**Page excerpt:**
* Start *

Russian Banks Set Sights on Central Asia

Russian commercial banks are increasingly setting their sights on Central Asia, hoping to gain access to new financial markets and get an inside track on future state privatizations.

Although facing resistance from local and national banks that fear being dominated by their heavyweight counterparts from abroad, Russian lenders -- sometimes in partnership with less developed native institutions -- are aggressively plowing into Kazakhstan, Kyrgyzstan and other former Soviet republics with new branches and investments.

Moscow-based Alfa-Kapital recently became the fourth Russian bank to set up shop in Kazakhstan, with a branch backed by $1.5 million in charter capital. It follows on the heels of BAM-Kredit, Neftekhimbank and Evraziisky Bank.

"Privatization will start soon in Kazakhstan, and we'll be there to take part in it," said Sergei Komarov, head of Alfa-Bank's branches department.

Such interest has inevitably bred some suspicion and resentment in Central Asia.

"Against the background of local banks, Russian banks, with their assets, look like big structures," said Vadim Kisin, deputy minister of Russia's CIS Ministry. "National banks of independent states are afraid of competition because we are really strong."

Andrei Milov, head of the branches department for Rossiisky Kredit Bank, acknowledged that "the widening of financial networks in the CIS is a delicate issue."

"Sometimes informational leaks brought tensions in relations with the national bank in the country, and it started to delay decisions," Milov said.

Nevertheless, Rossiisky Kredit intends to open a bank in Kyrgyzstan with a charter capital of $1 million in partnership with a local bank. The institution will be called Rossiisky Kredit, and the controlling package will be held by the Russian side.

Rossiisky Kredit already controls its branch of the same name in Turkmenia.

Inkombank, one of Russia's fastest growing and biggest lenders, is now hoping to penetrate neighboring markets by opening branches in Belarus, Kazakhstan and Ukraine.

* End *

**Required tasks:**
a – Print the Russian banks article from "Rossiisky Kredit already" up to and including "Kazakhstan and Ukraine.".
b – According to the Russian banks article, how much charter capital backs Alfa-Kapital's new branch in Kazakhstan?
c – Go on with the article on Russian banks in Central Asia from the point where it stops.

**Stored records:**
* Start *

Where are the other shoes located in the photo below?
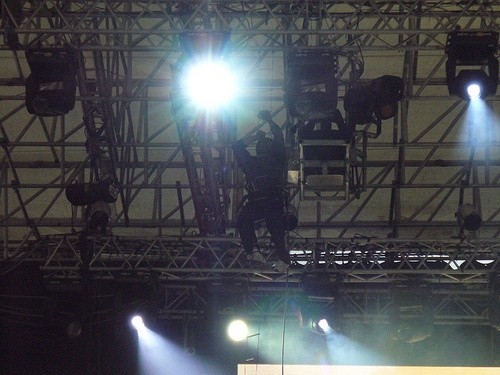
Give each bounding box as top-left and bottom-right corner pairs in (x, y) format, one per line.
(247, 252), (265, 265)
(273, 261), (288, 275)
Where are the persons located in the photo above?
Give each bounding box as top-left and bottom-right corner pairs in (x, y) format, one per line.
(230, 110), (291, 264)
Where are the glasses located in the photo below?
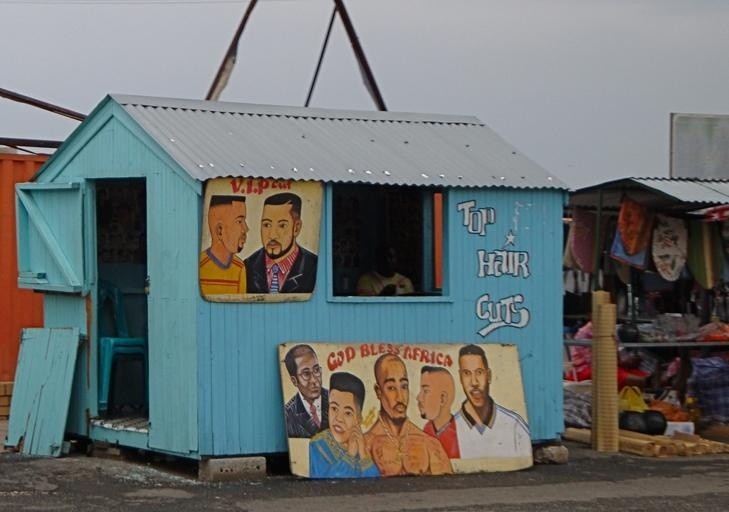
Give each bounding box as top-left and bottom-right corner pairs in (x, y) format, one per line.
(294, 367), (322, 380)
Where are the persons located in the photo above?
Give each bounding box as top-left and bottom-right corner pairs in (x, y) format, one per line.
(571, 322), (653, 392)
(355, 243), (415, 296)
(199, 193), (318, 295)
(284, 345), (533, 479)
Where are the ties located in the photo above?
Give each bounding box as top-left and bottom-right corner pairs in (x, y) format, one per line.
(268, 265), (283, 294)
(309, 404), (322, 428)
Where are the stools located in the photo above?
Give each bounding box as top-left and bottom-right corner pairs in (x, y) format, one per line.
(99, 335), (148, 419)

* End *

**The replies:**
a –
Rossiisky Kredit already controls its branch of the same name in Turkmenia.

Inkombank, one of Russia's fastest growing and biggest lenders, is now hoping to penetrate neighboring markets by opening branches in Belarus, Kazakhstan and Ukraine.

b – $1.5 million

c –
"Our clients have interests in these regions, and we'll provide service for them," Inkombank press secretary Sergei Zatsepilov said. "We think that the single economic space can be restored, therefore the recovery of old ties and search for new forms of cooperation become vitally important for enterprises." Moscow's Avtobank is setting up farther afield, in Kyrgyzstan. Together with the domestic Ak-Niet bank it established a joint venture with $1 million in charter capital. The controlling stake belongs to Avtobank.

The new institution will provide cash-account services for local clients, securities trading, interbank credits, bank cards and investment, officials said. It plans especially to attract representatives of local mineral industries and manufacturers of consumer goods.

Alfa-Bank's Kazakhstan branch is focused on providing services primarily for the industrial and trade interests of the Alfa-Group consortium, which includes Alfa-Bank, Komarov said.

"We have longstanding trade contacts with Kazakhstan and had to overcome problems associated with payments and slow transactions," he said. "Therefore, we decided that it would be better to open a subsidiary bank," Komarov said, noting "numerous bureaucratic obstacles" before opening the branch with only local employees.

Russian bankers stress that opening branches in the CIS states will provide them with flexible capital.

"Kyrgyzstan is the most interesting country for exporting capital," Natalya Raevskaya, chairman of Avtobank's board of directors, said at a recent press conference.

But Alfa-Bank's Komarov stressed that "pumping Kazakh money into Russia is not our goal."

"We'll work on the local markets," he said.